The study looked at 381 college-aged students at Brigham Young University and found that behavior like being a Facebook junkie, relentlessly updating your status, and revealing intimate thoughts and feelings online were associated with vulnerable narcissism. (Related from MensHealth.com: How Facebook Can Make You Miserable.)
See, there are two types of narcissists. Grandiose narcissists seek out admiration and have fantasies of success and power—and a hefty sense of entitlement. (Example: Kanye West.) Vulnerable narcissists, on the other hand, look for approval and validation from others to up their self-esteem. “Someone who wants validation will post on Facebook more frequently.

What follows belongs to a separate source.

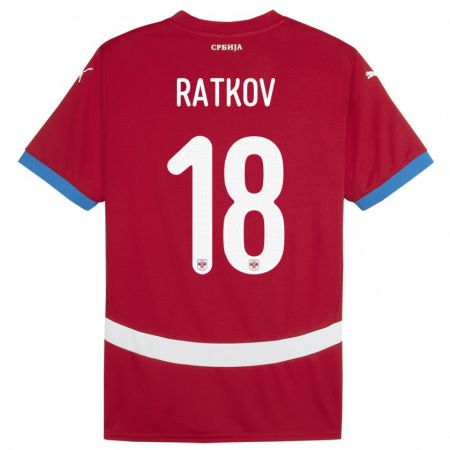 Kandiny Kinder Serbien Petar Ratkov #18 Rot Heimtrikot Trikot 24-26 T-Shirt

They’re getting some type of self-esteem boost from people reacting to what they’re doing,” explains lead study author Bonnie Anne Boyd Huling, a BYU graduate student.

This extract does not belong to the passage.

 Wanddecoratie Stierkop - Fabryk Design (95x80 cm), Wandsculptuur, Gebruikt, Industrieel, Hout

There was no correlation between Facebook use and grandiose narcissism, likely because people with delusions of grandeur aren’t satisfied with measly status updates, speculates Huling.
But don’t retire your profile just yet. “I don’t want people to think that just because you update your Facebook, you’re a narcissist,” says Huling. “It was a weak correlation. This wasn’t a cause-and effect study. We don’t know if narcissists are drawn to social media or if it brings out your narcissist behavior. But the tendency was there.”
Even though the study subjects were young male and female students at a religious university, Huling says the study results are applicable to everyone.
So before you brag on Facebook about the awesome sandwich you just scarfed at your desk, picture all of your “friends” in a room with you. Then imagine telling them what you’re about to post. Other tips: “I un-friend people I don’t want reading my status, or I send individual messages instead of bombarding the whole list,” says Huling.